Looking through the records below, please work out how many lines contain "risk". Give only that number.

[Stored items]
━━━━━━━━━━━━━━━━

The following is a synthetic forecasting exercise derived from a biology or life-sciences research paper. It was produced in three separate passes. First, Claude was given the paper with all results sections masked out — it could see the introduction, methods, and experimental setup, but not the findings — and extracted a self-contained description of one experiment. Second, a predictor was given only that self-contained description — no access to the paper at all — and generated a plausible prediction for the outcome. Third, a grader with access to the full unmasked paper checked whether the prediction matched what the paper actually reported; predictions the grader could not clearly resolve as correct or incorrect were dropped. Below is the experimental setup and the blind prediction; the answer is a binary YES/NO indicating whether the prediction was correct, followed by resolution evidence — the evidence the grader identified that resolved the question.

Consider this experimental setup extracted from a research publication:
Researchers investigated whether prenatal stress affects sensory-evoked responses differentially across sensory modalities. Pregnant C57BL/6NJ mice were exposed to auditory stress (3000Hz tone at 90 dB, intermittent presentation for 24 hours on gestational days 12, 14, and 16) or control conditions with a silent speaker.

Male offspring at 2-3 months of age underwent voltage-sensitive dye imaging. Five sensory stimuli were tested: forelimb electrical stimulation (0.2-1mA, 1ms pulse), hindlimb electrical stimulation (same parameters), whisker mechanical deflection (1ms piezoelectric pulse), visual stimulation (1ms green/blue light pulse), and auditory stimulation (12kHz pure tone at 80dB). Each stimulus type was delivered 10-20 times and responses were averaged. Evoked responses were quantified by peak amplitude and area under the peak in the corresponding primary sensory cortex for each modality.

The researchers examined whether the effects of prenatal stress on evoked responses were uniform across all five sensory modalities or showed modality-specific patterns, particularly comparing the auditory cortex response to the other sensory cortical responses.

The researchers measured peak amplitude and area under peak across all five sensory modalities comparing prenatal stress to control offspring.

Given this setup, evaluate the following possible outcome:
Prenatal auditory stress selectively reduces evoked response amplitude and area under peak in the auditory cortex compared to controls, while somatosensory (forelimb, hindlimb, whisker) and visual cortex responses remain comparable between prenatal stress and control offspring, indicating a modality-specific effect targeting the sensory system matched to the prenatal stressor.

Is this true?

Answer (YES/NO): NO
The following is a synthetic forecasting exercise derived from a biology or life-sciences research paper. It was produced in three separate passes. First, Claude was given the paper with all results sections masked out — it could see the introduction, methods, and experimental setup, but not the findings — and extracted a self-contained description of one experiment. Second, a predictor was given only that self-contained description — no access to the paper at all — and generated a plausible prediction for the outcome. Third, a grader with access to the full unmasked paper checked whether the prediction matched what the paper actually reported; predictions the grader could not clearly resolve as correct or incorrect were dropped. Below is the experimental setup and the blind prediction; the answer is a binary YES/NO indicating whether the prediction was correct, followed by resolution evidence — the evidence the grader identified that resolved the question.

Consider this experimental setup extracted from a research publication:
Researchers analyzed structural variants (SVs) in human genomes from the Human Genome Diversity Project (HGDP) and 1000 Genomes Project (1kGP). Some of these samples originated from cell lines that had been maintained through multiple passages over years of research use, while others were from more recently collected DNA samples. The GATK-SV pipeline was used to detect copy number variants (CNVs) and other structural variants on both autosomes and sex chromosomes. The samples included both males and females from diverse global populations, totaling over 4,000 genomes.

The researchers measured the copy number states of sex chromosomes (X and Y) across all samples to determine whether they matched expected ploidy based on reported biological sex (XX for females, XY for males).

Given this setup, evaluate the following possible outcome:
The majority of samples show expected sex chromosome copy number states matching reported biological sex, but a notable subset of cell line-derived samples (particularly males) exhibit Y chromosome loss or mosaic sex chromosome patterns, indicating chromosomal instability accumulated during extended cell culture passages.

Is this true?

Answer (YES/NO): YES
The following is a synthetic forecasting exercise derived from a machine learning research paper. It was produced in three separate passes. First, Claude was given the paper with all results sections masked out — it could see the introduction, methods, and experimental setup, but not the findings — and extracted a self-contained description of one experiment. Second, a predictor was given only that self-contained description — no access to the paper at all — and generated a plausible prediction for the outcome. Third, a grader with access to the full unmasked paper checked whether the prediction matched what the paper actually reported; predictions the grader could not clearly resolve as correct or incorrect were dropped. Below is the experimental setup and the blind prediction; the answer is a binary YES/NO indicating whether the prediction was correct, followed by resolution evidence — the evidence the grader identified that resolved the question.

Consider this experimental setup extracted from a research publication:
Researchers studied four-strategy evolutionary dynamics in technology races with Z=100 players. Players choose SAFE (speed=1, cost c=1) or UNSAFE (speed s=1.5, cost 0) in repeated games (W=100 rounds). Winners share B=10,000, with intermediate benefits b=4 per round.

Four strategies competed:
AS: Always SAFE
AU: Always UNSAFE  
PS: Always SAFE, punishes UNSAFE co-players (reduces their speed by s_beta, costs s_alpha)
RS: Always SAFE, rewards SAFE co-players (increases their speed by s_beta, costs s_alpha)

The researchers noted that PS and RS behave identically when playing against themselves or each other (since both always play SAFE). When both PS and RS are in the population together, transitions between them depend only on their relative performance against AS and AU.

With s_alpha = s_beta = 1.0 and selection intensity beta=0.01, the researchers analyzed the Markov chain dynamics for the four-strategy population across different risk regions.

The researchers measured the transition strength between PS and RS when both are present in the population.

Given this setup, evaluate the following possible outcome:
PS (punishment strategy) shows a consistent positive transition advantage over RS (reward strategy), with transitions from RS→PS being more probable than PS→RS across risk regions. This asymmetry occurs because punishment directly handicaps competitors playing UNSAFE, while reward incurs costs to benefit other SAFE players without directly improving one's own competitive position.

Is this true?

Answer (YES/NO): YES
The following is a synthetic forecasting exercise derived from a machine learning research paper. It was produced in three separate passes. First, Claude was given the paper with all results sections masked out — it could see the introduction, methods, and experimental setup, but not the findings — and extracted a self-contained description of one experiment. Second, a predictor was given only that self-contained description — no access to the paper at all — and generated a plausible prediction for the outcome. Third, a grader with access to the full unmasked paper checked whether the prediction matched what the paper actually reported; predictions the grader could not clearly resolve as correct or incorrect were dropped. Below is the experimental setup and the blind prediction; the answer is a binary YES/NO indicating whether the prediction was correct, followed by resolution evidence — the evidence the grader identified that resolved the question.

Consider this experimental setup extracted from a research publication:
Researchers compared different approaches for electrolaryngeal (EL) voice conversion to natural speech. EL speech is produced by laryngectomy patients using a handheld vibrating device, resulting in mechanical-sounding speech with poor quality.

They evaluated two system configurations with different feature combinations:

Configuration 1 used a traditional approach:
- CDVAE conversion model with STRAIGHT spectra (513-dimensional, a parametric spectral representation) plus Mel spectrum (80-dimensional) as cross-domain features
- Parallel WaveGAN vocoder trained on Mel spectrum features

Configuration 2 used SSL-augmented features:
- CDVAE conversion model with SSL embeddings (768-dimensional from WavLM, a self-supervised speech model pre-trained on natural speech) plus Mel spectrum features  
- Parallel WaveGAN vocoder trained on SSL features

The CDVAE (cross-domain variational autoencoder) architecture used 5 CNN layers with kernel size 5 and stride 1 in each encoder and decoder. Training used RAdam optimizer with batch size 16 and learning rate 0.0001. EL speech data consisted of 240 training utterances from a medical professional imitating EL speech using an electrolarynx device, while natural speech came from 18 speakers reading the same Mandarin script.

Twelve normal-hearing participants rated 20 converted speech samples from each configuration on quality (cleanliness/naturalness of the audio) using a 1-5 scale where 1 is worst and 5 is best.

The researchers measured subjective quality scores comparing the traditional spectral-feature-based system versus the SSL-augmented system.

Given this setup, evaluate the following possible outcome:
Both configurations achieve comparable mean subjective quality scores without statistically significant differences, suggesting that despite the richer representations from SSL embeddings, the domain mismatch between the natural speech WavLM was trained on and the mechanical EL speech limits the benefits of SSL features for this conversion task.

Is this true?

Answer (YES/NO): NO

━━━━━━━━━━━━━━━━

**Output below:** 2